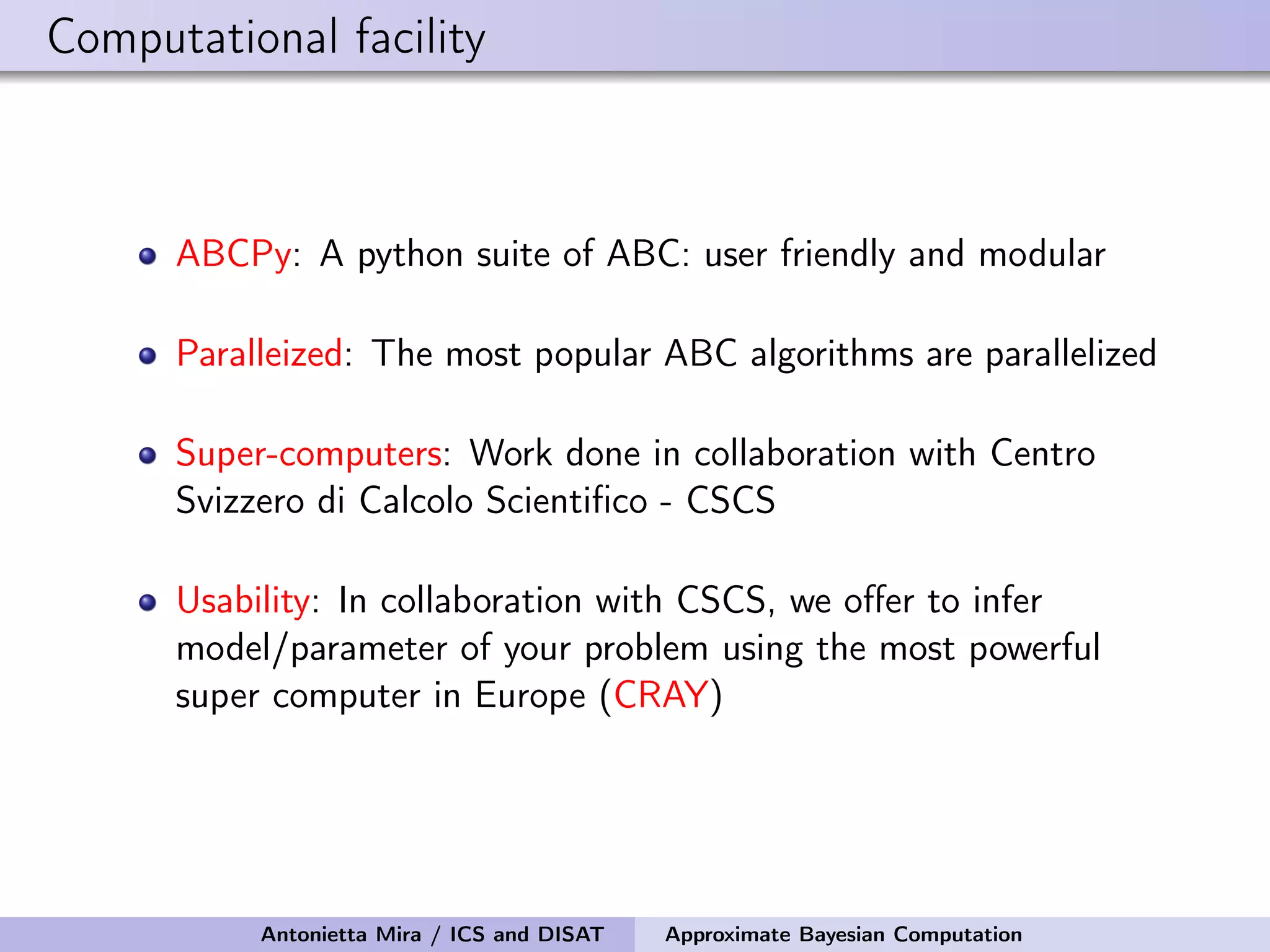 Computational facility

- ABCPy: A python suite of ABC: user friendly and modular
- Paralleized: The most popular ABC algorithms are parallelized
- Super-computers: Work done in collaboration with Centro Svizzero di Calcolo Scientifico - CSCS
- Usability: In collaboration with CSCS, we offer to infer model/parameter of your problem using the most powerful super computer in Europe (CRAY)

Antonietta Mira / ICS and DISAT Approximate Bayesian Computation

• _PROBLEM REQUIREMENTS_
What lines of the preceding data include the string "most"? Pull them out.

• _RESULT OF THIS EXERCISE_
- Paralleized: The most popular ABC algorithms are parallelized
- Usability: In collaboration with CSCS, we offer to infer model/parameter of your problem using the most powerful super computer in Europe (CRAY)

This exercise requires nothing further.